Start of Block

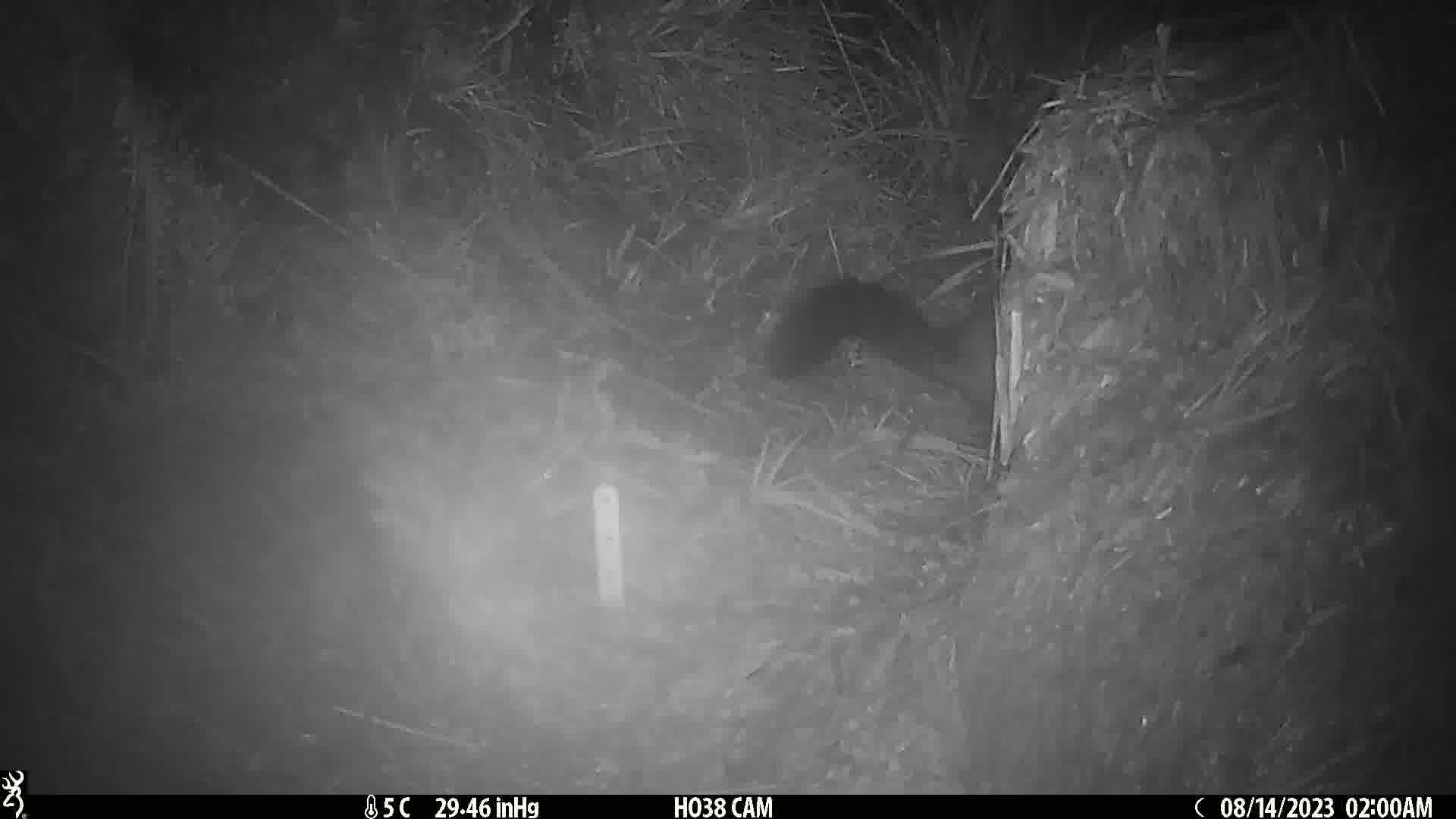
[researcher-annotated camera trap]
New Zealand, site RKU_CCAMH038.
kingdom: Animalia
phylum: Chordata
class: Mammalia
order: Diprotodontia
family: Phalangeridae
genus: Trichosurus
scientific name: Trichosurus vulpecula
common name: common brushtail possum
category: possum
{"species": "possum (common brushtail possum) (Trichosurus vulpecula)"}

End of Block
Start of Block

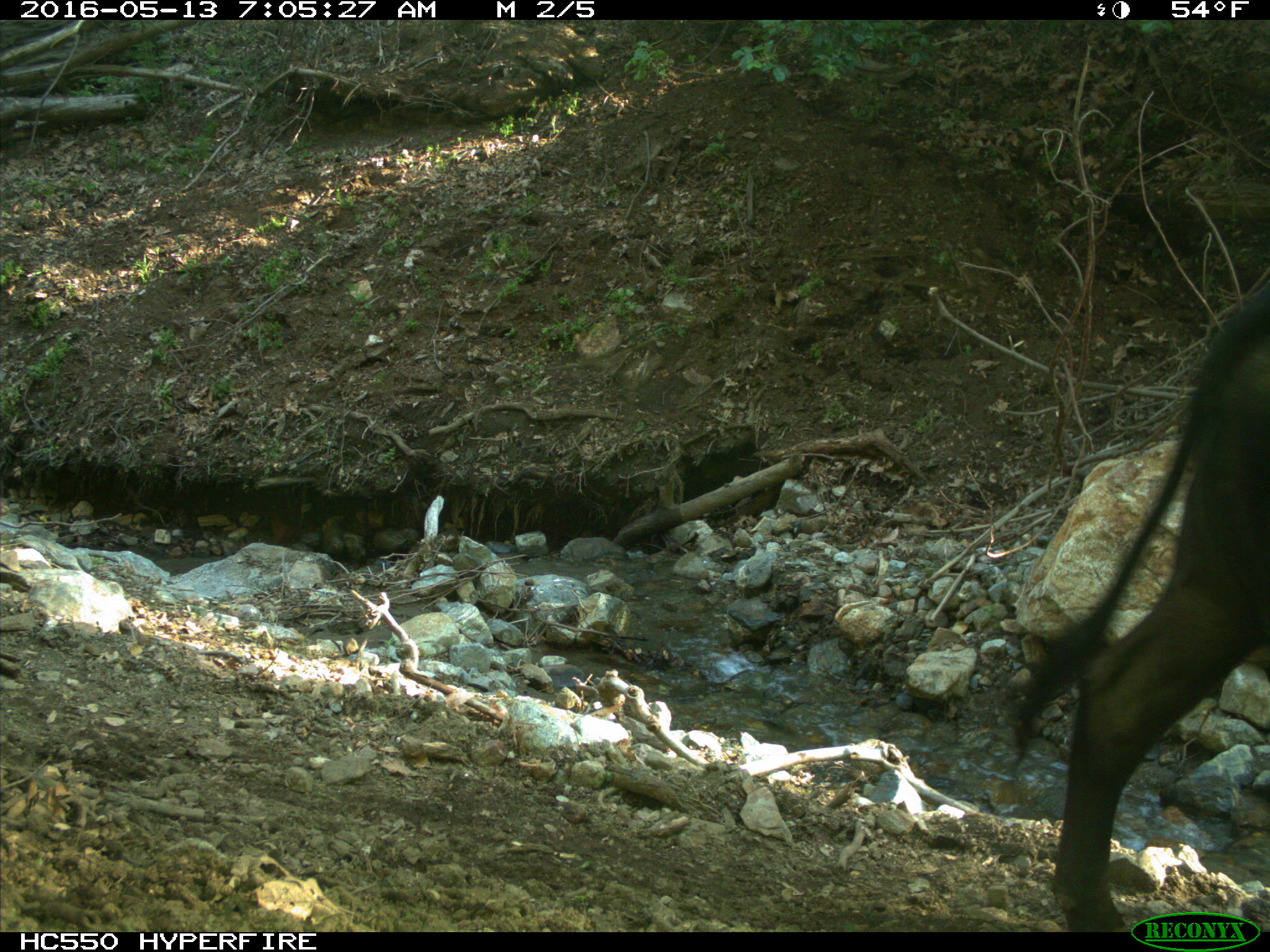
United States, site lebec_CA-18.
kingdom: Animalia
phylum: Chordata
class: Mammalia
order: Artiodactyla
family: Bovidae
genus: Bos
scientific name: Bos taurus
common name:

End of Block
Start of Block

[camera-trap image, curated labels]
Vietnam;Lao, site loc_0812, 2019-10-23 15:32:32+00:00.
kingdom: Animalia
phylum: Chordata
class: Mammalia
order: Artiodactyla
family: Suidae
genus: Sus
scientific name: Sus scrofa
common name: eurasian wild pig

End of Block

For the listing above, print only the lines starting at the line containing "Vietnam;Lao, site loc_0812, 2019-10-23" and ending at the line containing "common name: eurasian wild pig", exactly, both included.

WORKED SOLUTION:
Vietnam;Lao, site loc_0812, 2019-10-23 15:32:32+00:00.
kingdom: Animalia
phylum: Chordata
class: Mammalia
order: Artiodactyla
family: Suidae
genus: Sus
scientific name: Sus scrofa
common name: eurasian wild pig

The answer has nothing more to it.